Global Societies
Overview
- Credit value: 30 credits at Level 4
- Convenor and tutor: Ian Sanjay Patel
- Assessment: a 1500-word critical writing exercise (20%) and 2000-word essay (80%)
Module description
This module introduces you to global sociology. You will learn how to think internationally and transnationally, and compare social questions in societies across different regions. You will examine social and political questions at the level of the transnational, international and global; solidarity and social movements across borders; globalisation and global-versus-local debates and tensions; international inequalities and the global colour line; cosmopolitanism, as well as migration and borders. You will also examine sociological thought flowing from the Global South.

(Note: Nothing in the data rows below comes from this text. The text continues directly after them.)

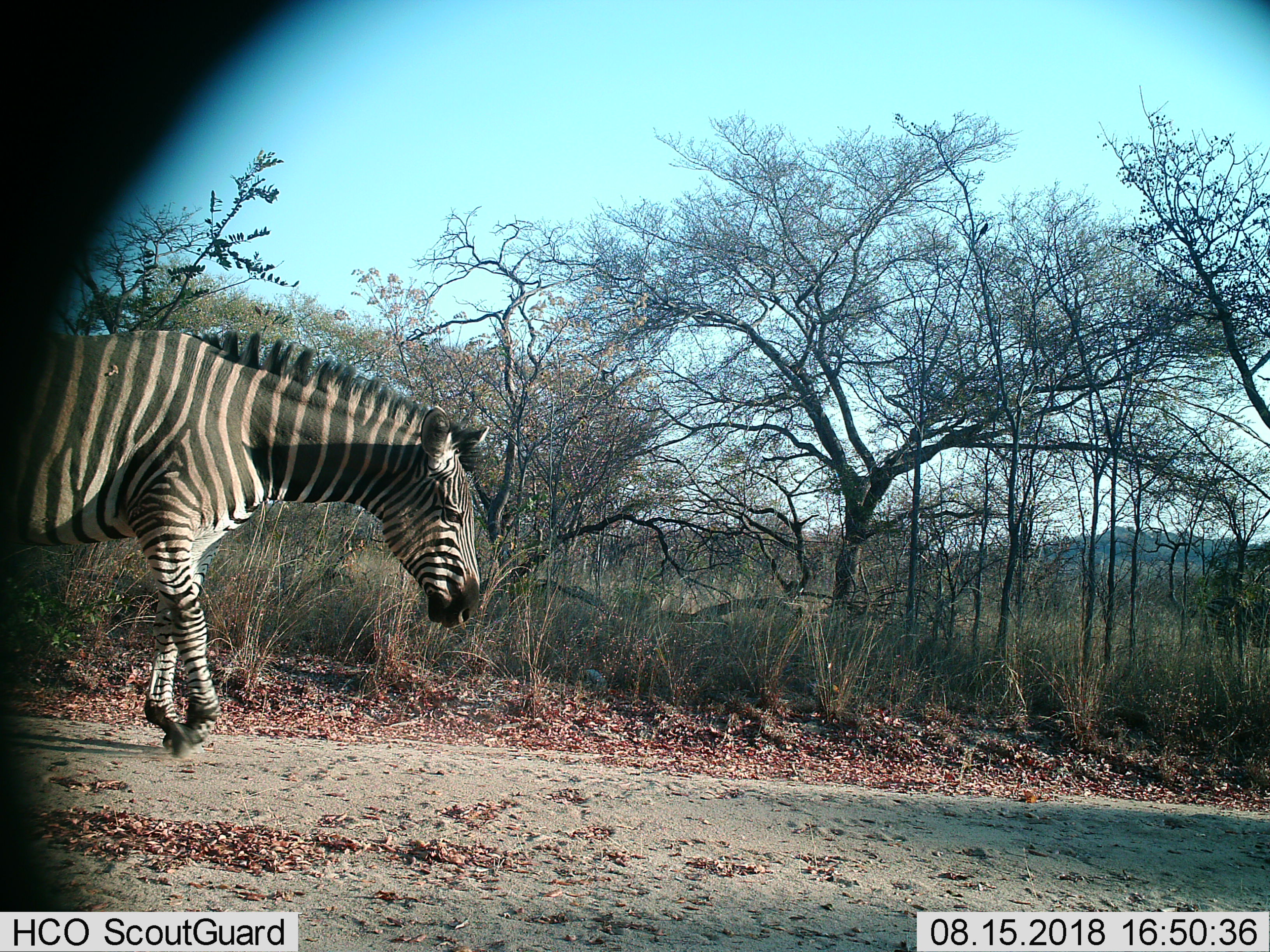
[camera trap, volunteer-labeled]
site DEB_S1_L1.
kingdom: Animalia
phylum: Chordata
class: Mammalia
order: Perissodactyla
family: Equidae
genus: Equus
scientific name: Equus quagga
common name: plains zebra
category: zebraplains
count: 1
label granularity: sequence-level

Indicative module syllabus
- Major themes in global sociology
- Southern social thought (sociology flowing from the Global South)
- Regional case studies
- Social and political questions at the level of the transnational, international and global
- Solidarity and social movements across borders
- Globalisation and global versus local debates and tensions
- International inequalities and the global colour line
- Cosmopolitanism, migration and borders
- The concept and critiques of international society, the international community, etc
Learning objectives
By the end of this module, you will be able to:
- understand the key concepts of global sociology
- demonstrate an understanding of the theoretical claims of ‘the universal’ in sociology as well as the particularity of such universal claims
- approach social relations and the social world from international, transnational and global perspectives
- demonstrate an understanding a key debates about global/local and national/international relationships
- demonstrate an understanding of sociological thinking flowing from the Global South.